PLEASE LOOK AT THIS TABLE
TABLE 1. POSTULATES OF BOOLEAN ALGEBRA
Basic Identity
(A) x+0 = x
(B) x . 1 = x
Commutative Property
(A) x+y = y+x
(B) xy = yx
Distributive Property
(A) x (y+z) = xy + xz
(B) x+yz = (x+y) (x+z)
Basic Identity
(A) x+x’ = 1
(B) x . x’ = 0
TABLE 2. THEOREMS OF BOOLEAN ALGEBRA
Theorem 1: Identity
(A) x+x = x
(B) x.x = x
Theorem 2: Identity
(A) x+1 = 1
(B) x.0 = 0
Theorem 3: Involution
(x’)’= x
Theorem 4: Associative
(A) x+(y+z) = (x+y)+z
(B) x(yz) = (xy)z
Theorem 5: DeMorgan
(A) (x+y)’= x’y’
(B) (xy)’ = x’+y’
Theorem 6: Absorption
(A) x+xy = x
(B) x(x+y) = x
Now look at this sample problem and solution:
SIMPLIFY ABC+A’B’C+A’BC+ABC’+A’B’C’
SOLUTION=ABC+A’BC+A’B’C+A’B’C’+ABC’REASON
Commutative (a)
=BC (A+A’) + A’B’ (C+C’) + ABC’
Distributive (a)
=BC (1) + A’B’ (1) + ABC’
Basic Identity (a)
=BC+ A’B’+ABC’
Basic Identity (b)
=A’B’ + BC +ABC’
Commutative (a)
=A’B’+B (C+AC’)
Distributive (a)
=A’B’{B’+C’ (A’+C)}
DeMorgan (a,b)
=A’B’ (B’+C’A+C’C)
Distributive (a)
=A’B’ (B’+A’C+CC’)
Commutative (b)
=A’B’ (B’+A’C’+0)
Basic Identity (b)
=A’B’ (B’+A’C’)
Basic Identity (a)
=A’B’+B (A+C)
DeMorgan (a,b)
Now, can you simplify this Boolean equation using Postulates and theorems of Boolean Algebra into 3 terms only?

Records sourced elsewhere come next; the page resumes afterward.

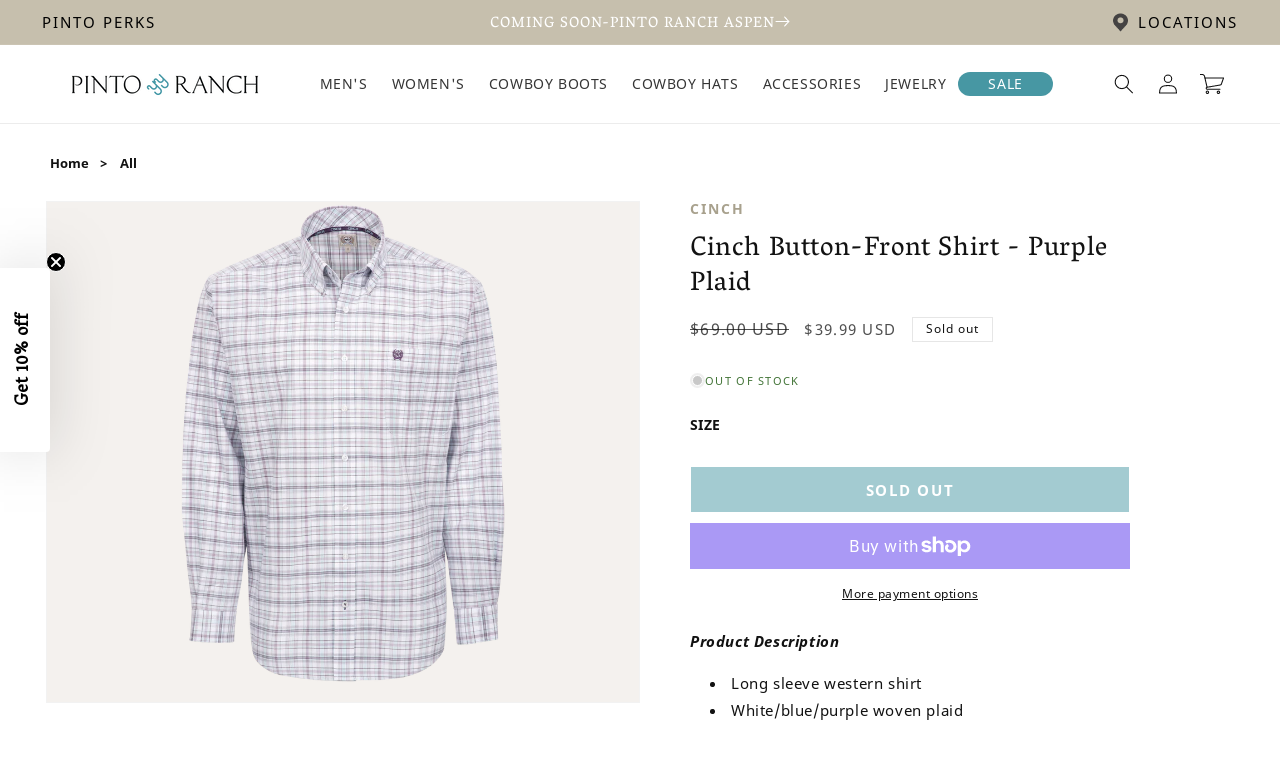

--- FILE ---
content_type: text/css
request_url: https://pintoranch.com/cdn/shop/t/385/assets/custom.css?v=161728377443204184371769102914
body_size: -622
content:
.page-info--container-padding_bottom {
  padding-bottom: 60px;
}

WXYZ + W’XYZ + WX’YZ + WXYZ’ + W’X’YZ + WXY’Z’ + W’X’Y’Z +W’X’Y’Z’
Thanks!
Hi, Urfreiend. And what is a problem? There is a sample, so simply do like in the sample
Here is in my attempt. I obtain 4 terms, but maybe You'll find mistake in my solution and obtain correct solutions with 3 terms only
WXYZ + W’XYZ + WX’YZ + WXYZ’ + W’X’YZ + WXY’Z’ + W’X’Y’Z +W’X’Y’Z’ =
|WXYZ + W’XYZ = Distributive Property = XYZ(W+W')= Basic Identity=XYZ(1) =XYZ|
|W’X’Y’Z +W’X’Y’Z’ =Distributive Property =W’X’Y’(Z+Z')= Basic Identity=W’X’Y’(1)=W’X’Y’|
=XYZ + WX’YZ + WXYZ’ + W’X’YZ + WXY’Z’ + W’X’Y’ =
|XYZ + WX’YZ = Distributive Property = YZ(X+WX’)=Distributive Property =YZ((X+W)(X+X'))=Basic Identity=YZ((X+W)(1))=YZ((X+W))=YZX+YZW|
=YZX+YZW+ WXYZ’ + W’X’YZ + WXY’Z’ + W’X’Y’ =
|YZW + W’X’YZ=(from this place I woun't write POSTULATES and THEOREMS names)=YZ(W+W’X’)=YZW+YZX'|
=YZX+YZW+YZX'+WXYZ’ +WXY’Z’ + W’X’Y’ =
|YZX+YZX'=YZ|
YZ+YZW+WXYZ’ +WXY’Z’ + W’X’Y’ =
|YZW+WXYZ’=YW(Z+XZ')=YWZ+YWX|
=YZ+YWZ+YWX+WXY’Z’ + W’X’Y’ =
|YWX+WXY’Z’=WX(Y+Y'Z')=WXY+WXZ'|
=YZ+YWZ+WXY+WXZ’+W’X’Y’ =
|YZ+YWZ=YZ(1+W)=YZ(1)=YZ|
=YZ+WXY+WXZ’+W’X’Y’ =...